Lentille intraoculaire: Le médecin insère une lentille directement à l’intérieur de l’œil. Cette intervention est envisagée quand, par exemple, la cornée est trop fine pour être «rabotée».

Bien qu’éprouvées, ces techniques ne sont pas anodines, enchaîne la Dre Sansonetti: «Elles peuvent induire des effets secondaires tels que des éblouissements, une sécheresse oculaire ou des picotements. Par ailleurs, même si on règle le défaut optique en modifiant l’œil, qui n’est du coup plus intègre, on n’enlève pas les maladies myopiques intrinsèques. Sans compter qu’on ne peut pas garantir qu’un patient ne devra plus jamais porter de lunettes ou de lentilles: la cornée est un tissu vivant qui évolue et, l’âge aidant, elle se modifie. Et la vue avec!»


Les lentilles «nouvelle génération»

L’orthokératologie, lentilles à porter la nuit: souvent recommandée aux enfants dont la myopie évolue (trop) vite et idéale pour les sportifs, entre autres, cette méthode de correction et de ralentissement de la progression agit pendant le sommeil. Le principe: en mettant ces lentilles rigides pour dormir, on modifie en surface et en douceur la courbure de la cornée, ce qui change la focalisation de l’image sur la rétine et améliore le pouvoir optique, explique en substance Philippe Lutz, opticien.
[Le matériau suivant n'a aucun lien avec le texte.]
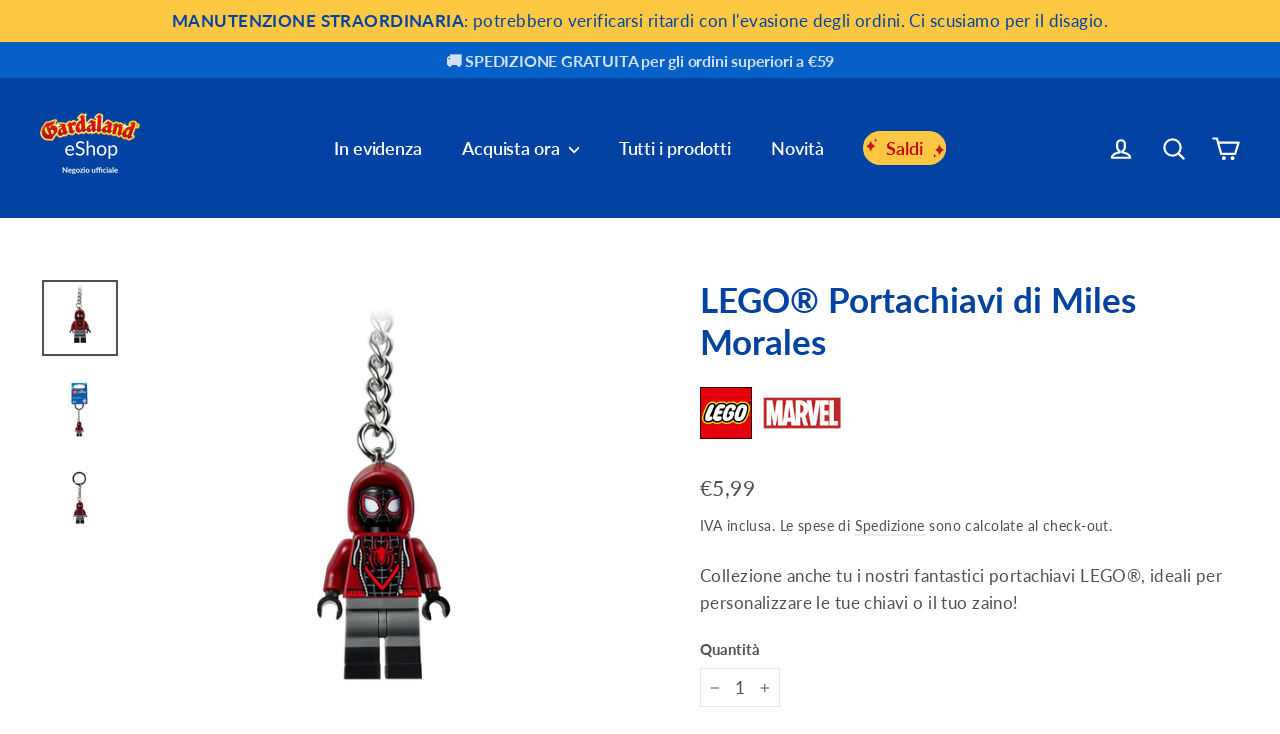

--- FILE ---
content_type: image/svg+xml
request_url: https://cdn.shopify.com/s/files/1/0473/2754/3462/files/bg-btn_caf23933-9acb-4370-a1e7-82e70d087a52.svg?v=1721321245
body_size: -155
content:
<svg viewBox="0 0 135.5 35.8" version="1.1" xmlns="http://www.w3.org/2000/svg" data-name="Livello 1" id="Livello_1">
  <defs>
    <style>
      .cls-1 {
        fill: #fdc744;
      }

      .cls-1, .cls-2 {
        stroke-width: 0px;
      }

      .cls-2 {
        fill: #cb1517;
      }
    </style>
  </defs>
  <rect height="35.8" width="135.5" y="0" x="0" class="cls-1"></rect>
  <g>
    <path d="M17.1,14c-3.1-1.6-5.3-4.9-5.9-8.8-.6,3.9-2.9,7.2-5.9,8.8-.6.3-2.1.8-2.1.8,0,0,1.5.5,2.1.8,3.1,1.6,5.3,4.9,5.9,8.8.6-3.9,2.9-7.2,5.9-8.8.6-.3,2.1-.8,2.1-.8,0,0-1.5-.5-2.1-.8Z" class="cls-2"></path>
    <path d="M21,5c-1-.5-1.7-1.5-1.9-2.8-.2,1.2-.9,2.3-1.9,2.8-.2,0-.7.2-.7.2,0,0,.5.2.7.2,1,.5,1.7,1.5,1.9,2.8.2-1.2.9-2.3,1.9-2.8.2,0,.7-.2.7-.2,0,0-.5-.2-.7-.2Z" class="cls-2"></path>
  </g>
  <g>
    <path d="M118.5,21.8c3.1,1.6,5.3,4.9,5.9,8.8.6-3.9,2.9-7.2,5.9-8.8.6-.3,2.1-.8,2.1-.8,0,0-1.5-.5-2.1-.8-3.1-1.6-5.3-4.9-5.9-8.8-.6,3.9-2.9,7.2-5.9,8.8-.6.3-2.1.8-2.1.8,0,0,1.5.5,2.1.8Z" class="cls-2"></path>
    <path d="M114.5,30.9c1,.5,1.7,1.5,1.9,2.8.2-1.2.9-2.3,1.9-2.8.2,0,.7-.2.7-.2,0,0-.5-.2-.7-.2-1-.5-1.7-1.5-1.9-2.8-.2,1.2-.9,2.3-1.9,2.8-.2,0-.7.2-.7.2,0,0,.5.2.7.2Z" class="cls-2"></path>
  </g>
</svg>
Au réveil, on les retire et la vision est nette pour toute la journée.

«Pour autant qu’on ne soit pas trop myope!» nuance la Dre Alessandra Sansonetti, qui remarque que si cette technique est positive, elle est «assez contraignante»: il faut mettre ses lentilles toutes les nuits, effectuer des contrôles réguliers et se montrer rigoureux en matière d’hygiène et d’entretien.
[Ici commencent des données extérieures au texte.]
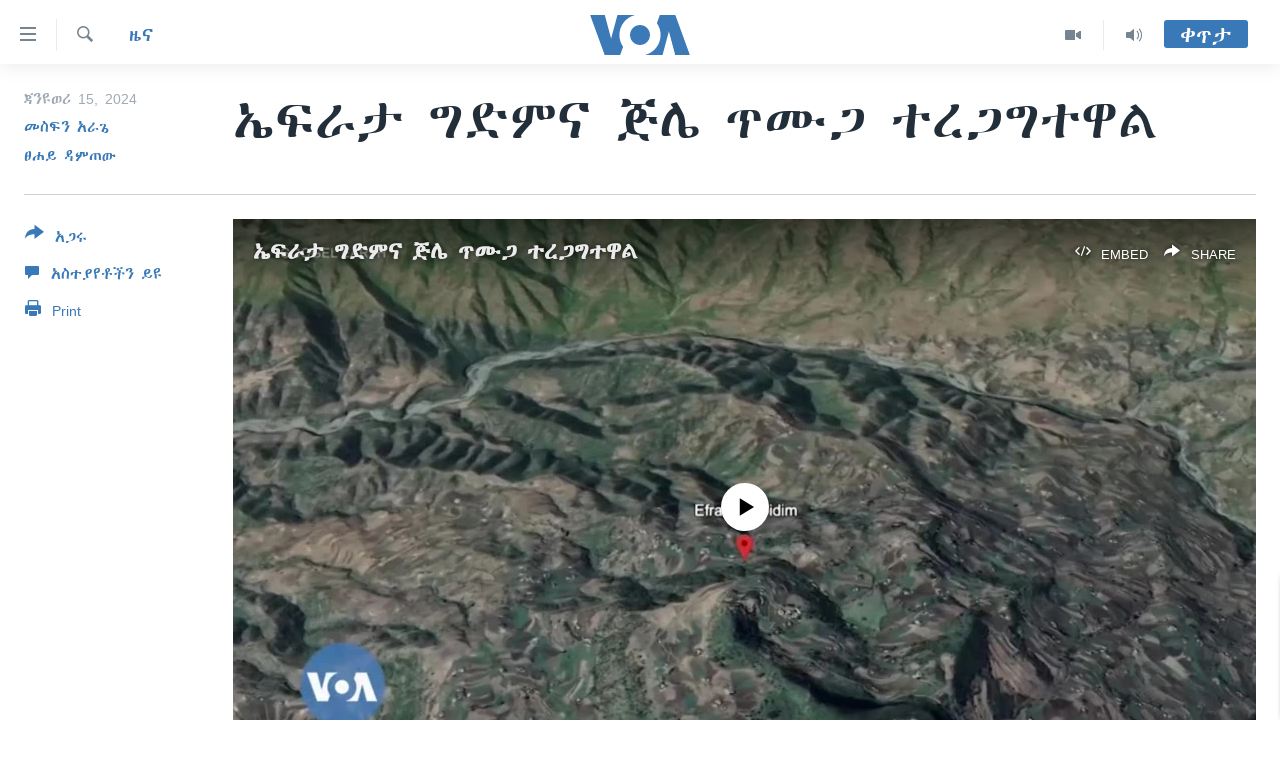

--- FILE ---
content_type: application/javascript; charset=UTF-8
request_url: https://voa-am-et-404.disqus.com/count-data.js?1=7437834
body_size: 227
content:
var DISQUSWIDGETS;

if (typeof DISQUSWIDGETS != 'undefined') {
    DISQUSWIDGETS.displayCount({"text":{"and":"\u12a5\u1293","comments":{"zero":" ","multiple":"({num})","one":"(1)"}},"counts":[{"id":"7437834","comments":0}]});
}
Lentilles souples multifocales: elles défocalisent l’image qui arrive sur la rétine. «Comme avec les lentilles d’orthokératologie, on n’a pas la même correction au centre et au bord, précise Philippe Lutz. Grâce à cela, on freine la croissance de l’œil – déjà trop long quand il est myope – ce qui ralentit l’évolution de ce trouble.»